Avoid live-LLM tests by default. Unit suites run with local test doubles; live-LLM paths are explicit opt-in via env var. CI doesn’t burn API budget on every push.

Before claiming “tests pass”

For docs/config-only changes: run a pre-commit local sweep — JSON parse over all .json files, YAML parse over all .yml / .yaml files, plus the forbidden-term grep.
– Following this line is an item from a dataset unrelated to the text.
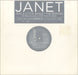 Janet Jackson Just A Little While - The Remixes UK Promo 12" vinyl single (12 inch record / Maxi-single) VUSTDJ285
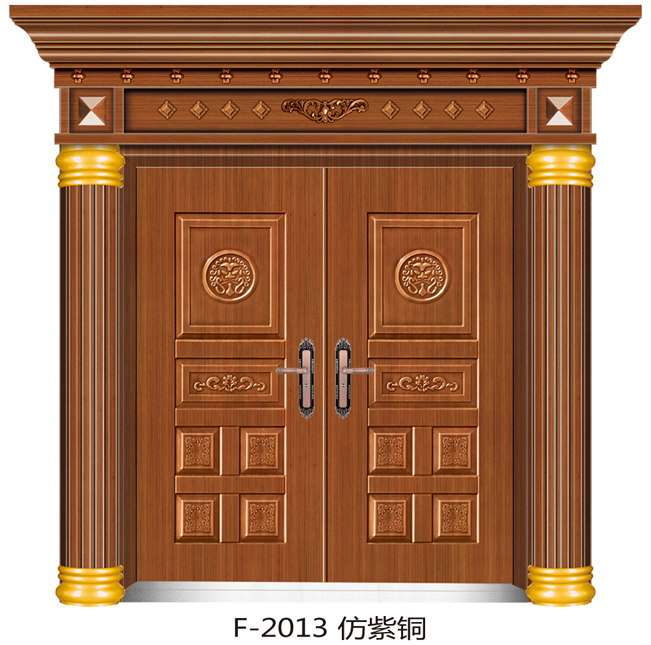 门业图片-非标门非标门F-2013图片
The exact grep invocation lives in /.github/workflows/secret-scan.yml ; copy the include list, exclude list, and pattern string from there to run it locally:

# substitute <PATTERN> with the literal regex from secret-scan.yml's
# `PATTERN='...'` line; if you embed the pattern in this file the
# forbidden-term gate self-trips.
grep -RInE \
  --include='*.md' --include='*.yml' --include='*.yaml' \
  --include='*.json' --include='*.cast' --include='*.toml' \
  --include='*.py' --include='*.go' --include='*.sh' \
  --include='.gitignore' --include='.env*' \
  --include='Dockerfile*' --include='Makefile*' \
  --exclude-dir='.git' --exclude-dir='artifacts' \
  --exclude-dir='.github' \
  '<PATTERN>' .

For runtime changes:

Exit code 0 on the full pytest suite
Exit code 0 on the relevant Go build/test command when touching go/
Known-failing / known-collecting-error count has not grown
No xfail flipped to pass-or-fail without an explicit reason
The pytest summary line (N passed, M skipped, K xfailed) pasted into the commit body so a reviewer can see the delta vs the known baseline without re-running
When touching the Claude Code hook plugin, run PYTHONPATH=python python3 -m pytest python/tests/test_claude_code_hook.py python/tests/test_claude_code_telemetry.py python/tests/test_ardur_profile.py -q. Also run the end-to-end hook smoke: PYTHONPATH=python python3 plugins/claude-code/scripts/smoke.py (expects PASS: output and exit 0). Validate the current Claude Code plugin package: claude plugin validate plugins/claude-code. Live-binary smoke against an actual Claude Code session is optional and not gated in CI because it requires a Claude Code install.

Why this page exists

Public security-software repos that fail their own CI on the first PR every time train contributors not to trust the gates. This page keeps the automated and manual checks explicit so release claims stay tied to evidence.